Some have suggested a system of regional hegemons: the United States in North America, Brazil in South America, Germany in Europe, Russia in Eurasia, China in Asia and so on. The problem with this scenario is that it implies equality among hegemons where none exists. It also assumes that these hegemons are themselves stable, which they often are not. Brazil has profound institutional problems and social unrest. Russia will not dominate energy markets as much in the future, even as its own population declines. Germany is too entrapped in the Russian economy and energy sector to maintain a forceful foreign policy. China sits atop a vast credit bubble, which is only one of its structural and economic challenges. The United States has its problems, to be sure: partisan gridlock, a broken health care sector, increasing disparity between the poor and wealthy and so forth. But the problems that burden the other hegemons are in a number of cases worse and far more fundamental.

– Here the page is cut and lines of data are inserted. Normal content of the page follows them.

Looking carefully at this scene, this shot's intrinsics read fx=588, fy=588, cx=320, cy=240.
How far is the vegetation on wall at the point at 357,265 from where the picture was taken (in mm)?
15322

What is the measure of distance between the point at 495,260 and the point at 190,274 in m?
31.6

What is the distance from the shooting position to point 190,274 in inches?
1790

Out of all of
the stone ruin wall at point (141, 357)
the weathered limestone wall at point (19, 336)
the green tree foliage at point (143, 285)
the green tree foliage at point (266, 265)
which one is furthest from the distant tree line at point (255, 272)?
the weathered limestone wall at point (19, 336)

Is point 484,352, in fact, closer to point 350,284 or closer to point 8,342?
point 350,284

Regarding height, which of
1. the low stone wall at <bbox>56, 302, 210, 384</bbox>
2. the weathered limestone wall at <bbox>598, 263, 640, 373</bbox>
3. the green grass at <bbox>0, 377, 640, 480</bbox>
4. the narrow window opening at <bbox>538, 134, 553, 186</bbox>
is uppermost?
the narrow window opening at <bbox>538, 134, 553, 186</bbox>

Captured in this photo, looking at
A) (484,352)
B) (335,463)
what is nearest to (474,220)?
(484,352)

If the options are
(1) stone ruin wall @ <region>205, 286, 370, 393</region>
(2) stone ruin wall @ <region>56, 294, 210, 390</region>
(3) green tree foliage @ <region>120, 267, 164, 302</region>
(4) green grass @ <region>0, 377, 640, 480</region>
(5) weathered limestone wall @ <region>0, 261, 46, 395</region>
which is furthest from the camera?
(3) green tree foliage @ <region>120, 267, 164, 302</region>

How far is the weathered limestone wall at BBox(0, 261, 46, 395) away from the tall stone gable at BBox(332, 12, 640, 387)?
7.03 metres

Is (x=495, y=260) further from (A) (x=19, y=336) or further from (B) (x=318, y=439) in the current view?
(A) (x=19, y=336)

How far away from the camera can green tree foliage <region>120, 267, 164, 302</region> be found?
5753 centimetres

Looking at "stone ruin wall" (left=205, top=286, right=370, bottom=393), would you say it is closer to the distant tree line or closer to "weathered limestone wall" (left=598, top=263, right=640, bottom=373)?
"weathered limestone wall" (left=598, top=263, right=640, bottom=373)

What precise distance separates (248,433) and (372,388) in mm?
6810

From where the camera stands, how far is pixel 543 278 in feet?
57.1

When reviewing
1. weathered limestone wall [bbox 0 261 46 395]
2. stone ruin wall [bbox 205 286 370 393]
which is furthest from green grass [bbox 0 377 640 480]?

In other words, some of the hegemons themselves may severely stumble in the coming years, for Russia and China both may undergo significant social unrest. It is more likely that post-Putin Russia will be more anarchic than democratic; the same goes for China, if the Communist Party there fundamentally weakens.
And while the United States may be, in a relative sense, the strongest of the hegemons for many years to come, its ability to intervene in world crises may, nevertheless, diminish. American power depends on capable central authority elsewhere -- for where else can an American president apply pressure except upon other rulers? But if central authority itself gives way to weak democracies and anarchy where nobody is really in charge, there will be no address where America can go to demand action. Moreover, there is considerable evidence that the American people are simply more hesitant to underwrite security in distant theaters than they were during the Cold War, when they saw themselves in an existential battle against a rival ideology.
Policy elites have no trouble imagining a world of rival hegemons to replace an American imperial-like system -- because even a world of rival hegemons implies some degree of recognizable order and organization. What they have a more difficult time imagining is a world in which nobody is sufficiently in charge anywhere, where formlessness rules, where hierarchy itself has decayed. This anarchic formlessness combined with postmodern technology may help define the world that ultimately awaits us.